Our exposure to AAA-rated residential mortgage backed securities continues to serve its purpose as a source of high-quality yield. Even with potential stress in the housing market, these have held up well and continue to amortise in this low rate environment.
On the currency side, our key positions are long USD and Yen versus the AUD. We have seen continued strength in the AUD versus the USD as we have continued to reduce our allocation to 2% from a high of 5.5% earlier in the year. The Yen position is stable at close to 2%. We believe the AUD can go lower on risk asset weakness which supports its role as a downside risk hedge. That said, stabilisation in the environment could see the AUD move higher.

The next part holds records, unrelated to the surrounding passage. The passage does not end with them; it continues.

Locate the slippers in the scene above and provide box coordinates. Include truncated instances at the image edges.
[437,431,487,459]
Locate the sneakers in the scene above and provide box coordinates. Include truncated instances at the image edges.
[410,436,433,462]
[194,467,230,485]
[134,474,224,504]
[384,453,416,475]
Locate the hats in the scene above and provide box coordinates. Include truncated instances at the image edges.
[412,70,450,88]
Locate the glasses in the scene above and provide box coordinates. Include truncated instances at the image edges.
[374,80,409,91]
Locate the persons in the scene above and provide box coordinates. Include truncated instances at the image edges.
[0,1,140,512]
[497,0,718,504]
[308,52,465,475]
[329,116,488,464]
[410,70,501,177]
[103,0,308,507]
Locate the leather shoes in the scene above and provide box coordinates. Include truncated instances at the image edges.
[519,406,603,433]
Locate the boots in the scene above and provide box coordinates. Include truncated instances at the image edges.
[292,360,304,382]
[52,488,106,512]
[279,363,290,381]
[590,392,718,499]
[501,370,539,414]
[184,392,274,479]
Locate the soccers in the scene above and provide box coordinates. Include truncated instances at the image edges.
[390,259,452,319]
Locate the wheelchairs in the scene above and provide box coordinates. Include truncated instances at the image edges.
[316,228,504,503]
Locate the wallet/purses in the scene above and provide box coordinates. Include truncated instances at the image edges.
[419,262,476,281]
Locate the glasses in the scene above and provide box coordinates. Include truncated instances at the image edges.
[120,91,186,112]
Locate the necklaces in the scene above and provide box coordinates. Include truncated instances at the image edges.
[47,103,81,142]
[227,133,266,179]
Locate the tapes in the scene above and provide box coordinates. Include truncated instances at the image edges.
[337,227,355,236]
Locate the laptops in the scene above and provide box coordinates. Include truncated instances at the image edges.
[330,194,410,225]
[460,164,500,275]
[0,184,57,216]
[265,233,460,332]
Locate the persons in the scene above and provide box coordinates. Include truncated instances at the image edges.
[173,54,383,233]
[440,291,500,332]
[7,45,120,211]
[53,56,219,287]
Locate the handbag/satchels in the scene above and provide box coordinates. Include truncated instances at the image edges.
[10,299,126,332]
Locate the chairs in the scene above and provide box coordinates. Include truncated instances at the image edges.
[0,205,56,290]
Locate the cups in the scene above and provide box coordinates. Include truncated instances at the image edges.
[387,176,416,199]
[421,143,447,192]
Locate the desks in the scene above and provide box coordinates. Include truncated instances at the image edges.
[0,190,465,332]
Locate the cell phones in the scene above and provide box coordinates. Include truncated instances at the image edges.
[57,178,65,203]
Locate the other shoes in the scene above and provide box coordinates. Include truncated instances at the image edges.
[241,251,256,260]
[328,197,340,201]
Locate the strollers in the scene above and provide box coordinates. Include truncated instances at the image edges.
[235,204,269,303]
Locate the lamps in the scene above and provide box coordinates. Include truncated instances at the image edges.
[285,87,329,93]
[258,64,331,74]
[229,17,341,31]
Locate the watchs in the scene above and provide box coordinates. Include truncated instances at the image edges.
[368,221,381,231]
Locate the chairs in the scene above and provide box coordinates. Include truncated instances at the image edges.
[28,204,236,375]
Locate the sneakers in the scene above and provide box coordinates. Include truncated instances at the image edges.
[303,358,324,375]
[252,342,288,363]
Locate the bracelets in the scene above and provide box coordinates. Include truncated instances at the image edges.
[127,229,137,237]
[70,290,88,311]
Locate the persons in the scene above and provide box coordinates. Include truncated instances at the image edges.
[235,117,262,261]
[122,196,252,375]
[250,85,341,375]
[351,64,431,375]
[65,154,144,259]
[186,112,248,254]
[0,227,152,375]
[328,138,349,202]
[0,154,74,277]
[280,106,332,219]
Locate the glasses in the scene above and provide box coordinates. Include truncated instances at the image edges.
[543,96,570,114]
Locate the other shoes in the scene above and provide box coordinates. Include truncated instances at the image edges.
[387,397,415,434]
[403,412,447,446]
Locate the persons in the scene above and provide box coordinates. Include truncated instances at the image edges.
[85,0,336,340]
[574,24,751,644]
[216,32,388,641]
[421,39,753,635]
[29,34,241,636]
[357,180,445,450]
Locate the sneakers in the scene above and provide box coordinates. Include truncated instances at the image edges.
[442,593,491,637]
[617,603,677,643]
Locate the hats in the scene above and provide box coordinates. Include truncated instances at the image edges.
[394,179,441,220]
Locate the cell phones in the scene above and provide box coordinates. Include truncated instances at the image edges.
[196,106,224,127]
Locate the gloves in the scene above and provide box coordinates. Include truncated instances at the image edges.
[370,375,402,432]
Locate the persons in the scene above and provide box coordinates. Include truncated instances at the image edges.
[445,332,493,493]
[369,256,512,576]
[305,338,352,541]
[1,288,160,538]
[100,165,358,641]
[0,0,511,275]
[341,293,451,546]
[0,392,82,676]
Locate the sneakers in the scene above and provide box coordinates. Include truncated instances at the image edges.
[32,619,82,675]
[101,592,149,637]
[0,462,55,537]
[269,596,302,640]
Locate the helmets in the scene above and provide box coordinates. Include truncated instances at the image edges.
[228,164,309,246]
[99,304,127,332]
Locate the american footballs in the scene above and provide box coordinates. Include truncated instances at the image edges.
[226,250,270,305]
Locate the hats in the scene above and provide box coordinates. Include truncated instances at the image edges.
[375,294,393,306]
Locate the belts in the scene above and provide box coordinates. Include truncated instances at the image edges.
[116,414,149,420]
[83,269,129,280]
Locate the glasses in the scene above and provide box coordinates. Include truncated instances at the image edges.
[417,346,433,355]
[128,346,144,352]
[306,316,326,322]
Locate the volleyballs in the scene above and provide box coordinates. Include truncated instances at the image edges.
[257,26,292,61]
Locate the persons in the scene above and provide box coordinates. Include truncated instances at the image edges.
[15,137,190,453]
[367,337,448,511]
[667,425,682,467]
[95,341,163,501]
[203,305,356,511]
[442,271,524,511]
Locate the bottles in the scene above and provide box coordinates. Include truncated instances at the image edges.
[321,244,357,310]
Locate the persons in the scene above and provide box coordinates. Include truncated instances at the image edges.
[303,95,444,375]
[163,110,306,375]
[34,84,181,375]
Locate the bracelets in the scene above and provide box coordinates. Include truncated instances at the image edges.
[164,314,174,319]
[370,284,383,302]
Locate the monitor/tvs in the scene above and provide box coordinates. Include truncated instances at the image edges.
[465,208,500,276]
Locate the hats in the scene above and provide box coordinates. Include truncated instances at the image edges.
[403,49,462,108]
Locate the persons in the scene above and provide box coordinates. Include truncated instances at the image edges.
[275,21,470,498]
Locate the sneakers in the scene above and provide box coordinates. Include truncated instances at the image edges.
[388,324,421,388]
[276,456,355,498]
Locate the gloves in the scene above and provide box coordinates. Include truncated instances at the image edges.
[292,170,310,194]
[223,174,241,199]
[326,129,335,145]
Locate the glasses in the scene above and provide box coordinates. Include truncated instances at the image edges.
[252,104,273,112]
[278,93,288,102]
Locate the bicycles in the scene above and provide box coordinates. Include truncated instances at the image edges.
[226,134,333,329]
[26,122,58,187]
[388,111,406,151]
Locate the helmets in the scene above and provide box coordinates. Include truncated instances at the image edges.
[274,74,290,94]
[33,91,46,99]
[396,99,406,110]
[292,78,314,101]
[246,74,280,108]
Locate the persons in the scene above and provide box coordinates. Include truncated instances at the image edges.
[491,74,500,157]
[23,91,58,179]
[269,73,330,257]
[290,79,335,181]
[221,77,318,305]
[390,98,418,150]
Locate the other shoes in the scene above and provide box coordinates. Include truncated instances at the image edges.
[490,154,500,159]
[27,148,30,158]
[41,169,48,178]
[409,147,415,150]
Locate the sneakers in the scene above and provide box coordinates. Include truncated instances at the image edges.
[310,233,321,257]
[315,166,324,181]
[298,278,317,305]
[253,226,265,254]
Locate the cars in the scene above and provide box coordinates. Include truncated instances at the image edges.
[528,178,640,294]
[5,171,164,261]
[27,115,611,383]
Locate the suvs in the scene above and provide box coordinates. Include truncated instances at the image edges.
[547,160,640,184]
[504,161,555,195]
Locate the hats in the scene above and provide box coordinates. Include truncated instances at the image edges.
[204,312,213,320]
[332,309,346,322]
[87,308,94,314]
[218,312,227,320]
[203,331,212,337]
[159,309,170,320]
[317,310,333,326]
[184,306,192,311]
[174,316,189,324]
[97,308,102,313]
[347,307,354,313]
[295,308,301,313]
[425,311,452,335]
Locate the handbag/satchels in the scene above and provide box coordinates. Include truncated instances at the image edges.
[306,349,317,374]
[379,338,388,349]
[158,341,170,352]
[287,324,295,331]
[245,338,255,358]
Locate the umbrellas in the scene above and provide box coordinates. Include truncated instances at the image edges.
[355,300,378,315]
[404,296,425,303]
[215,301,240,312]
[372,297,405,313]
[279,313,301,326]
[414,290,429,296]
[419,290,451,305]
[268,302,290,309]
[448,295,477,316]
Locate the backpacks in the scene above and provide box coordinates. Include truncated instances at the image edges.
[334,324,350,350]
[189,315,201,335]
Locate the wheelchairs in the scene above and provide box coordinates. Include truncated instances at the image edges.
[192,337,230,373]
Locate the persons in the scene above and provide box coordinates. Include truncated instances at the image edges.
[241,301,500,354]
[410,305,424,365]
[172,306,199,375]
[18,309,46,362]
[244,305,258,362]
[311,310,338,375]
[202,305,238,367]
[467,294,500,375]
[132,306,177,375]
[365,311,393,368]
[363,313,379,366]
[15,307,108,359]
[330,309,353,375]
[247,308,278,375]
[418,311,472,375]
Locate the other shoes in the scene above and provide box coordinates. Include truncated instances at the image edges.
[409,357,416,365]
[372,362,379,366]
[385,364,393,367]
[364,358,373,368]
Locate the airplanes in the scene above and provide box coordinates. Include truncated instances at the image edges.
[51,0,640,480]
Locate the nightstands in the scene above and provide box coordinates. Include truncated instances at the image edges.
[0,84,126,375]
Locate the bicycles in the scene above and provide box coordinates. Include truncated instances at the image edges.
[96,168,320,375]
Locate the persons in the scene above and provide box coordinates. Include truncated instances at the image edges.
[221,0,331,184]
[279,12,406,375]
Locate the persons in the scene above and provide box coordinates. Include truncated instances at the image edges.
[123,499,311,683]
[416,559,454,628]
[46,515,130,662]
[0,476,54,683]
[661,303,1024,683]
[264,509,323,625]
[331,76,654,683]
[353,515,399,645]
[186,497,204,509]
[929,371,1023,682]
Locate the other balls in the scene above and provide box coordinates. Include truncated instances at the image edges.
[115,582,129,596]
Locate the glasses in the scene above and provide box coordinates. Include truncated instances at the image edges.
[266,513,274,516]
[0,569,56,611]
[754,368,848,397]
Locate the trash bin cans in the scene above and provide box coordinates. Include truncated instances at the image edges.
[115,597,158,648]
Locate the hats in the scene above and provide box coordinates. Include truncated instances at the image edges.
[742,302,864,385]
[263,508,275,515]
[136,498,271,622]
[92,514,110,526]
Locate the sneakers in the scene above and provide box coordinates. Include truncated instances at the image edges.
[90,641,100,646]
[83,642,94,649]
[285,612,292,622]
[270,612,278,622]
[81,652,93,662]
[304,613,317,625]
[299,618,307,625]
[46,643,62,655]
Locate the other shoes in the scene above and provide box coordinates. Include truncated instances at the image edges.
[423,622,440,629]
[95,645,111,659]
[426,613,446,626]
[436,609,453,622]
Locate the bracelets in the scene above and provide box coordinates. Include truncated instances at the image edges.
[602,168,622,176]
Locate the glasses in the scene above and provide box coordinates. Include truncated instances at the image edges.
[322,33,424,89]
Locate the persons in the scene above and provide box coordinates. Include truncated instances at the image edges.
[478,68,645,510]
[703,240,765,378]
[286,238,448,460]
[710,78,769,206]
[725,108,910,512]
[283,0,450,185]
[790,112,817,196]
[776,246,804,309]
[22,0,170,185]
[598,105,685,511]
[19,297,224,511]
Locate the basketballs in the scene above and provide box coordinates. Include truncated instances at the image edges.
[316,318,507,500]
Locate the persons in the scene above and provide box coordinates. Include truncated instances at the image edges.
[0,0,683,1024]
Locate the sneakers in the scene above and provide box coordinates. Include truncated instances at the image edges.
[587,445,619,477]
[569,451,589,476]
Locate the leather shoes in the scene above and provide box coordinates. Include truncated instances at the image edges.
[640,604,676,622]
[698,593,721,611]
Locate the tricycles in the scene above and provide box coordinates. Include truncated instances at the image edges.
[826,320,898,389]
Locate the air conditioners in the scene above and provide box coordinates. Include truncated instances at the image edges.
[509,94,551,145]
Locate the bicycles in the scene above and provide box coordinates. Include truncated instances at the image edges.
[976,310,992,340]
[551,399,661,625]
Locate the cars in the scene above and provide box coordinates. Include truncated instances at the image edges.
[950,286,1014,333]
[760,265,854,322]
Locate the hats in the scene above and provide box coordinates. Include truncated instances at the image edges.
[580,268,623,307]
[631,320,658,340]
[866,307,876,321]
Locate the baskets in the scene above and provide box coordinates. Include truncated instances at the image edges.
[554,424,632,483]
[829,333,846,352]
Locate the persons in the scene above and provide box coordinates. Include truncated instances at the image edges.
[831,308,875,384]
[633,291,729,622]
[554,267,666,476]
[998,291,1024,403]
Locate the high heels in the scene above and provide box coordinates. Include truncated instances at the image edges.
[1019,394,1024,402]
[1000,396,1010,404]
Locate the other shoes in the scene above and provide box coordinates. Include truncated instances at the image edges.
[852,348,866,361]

Our duration position remains moderate at 1.7 years. With central banks implementing various forms of yield curve control we continue to see duration as less useful as either a source of yield or for risk management. That said, some duration is important and will benefit us should we get another downdraft in risk or in the less likely event that the market starts to price in negative rates in Australia or the US.
Cash remains elevated at 21% ensuring we maintain liquidity and can easily deploy more cash into opportunities as they arise.
Looking forward, we will continue to balance both return and risk. Risk assets have enjoyed a solid month from which the portfolio has benefited, but we are also acutely aware of the potential downside risk. Challenges remain in the broader economy and we expect volatility to return as we move through the next phase of this crisis. We therefore retain a defensive bias and a focus on managing downside risk.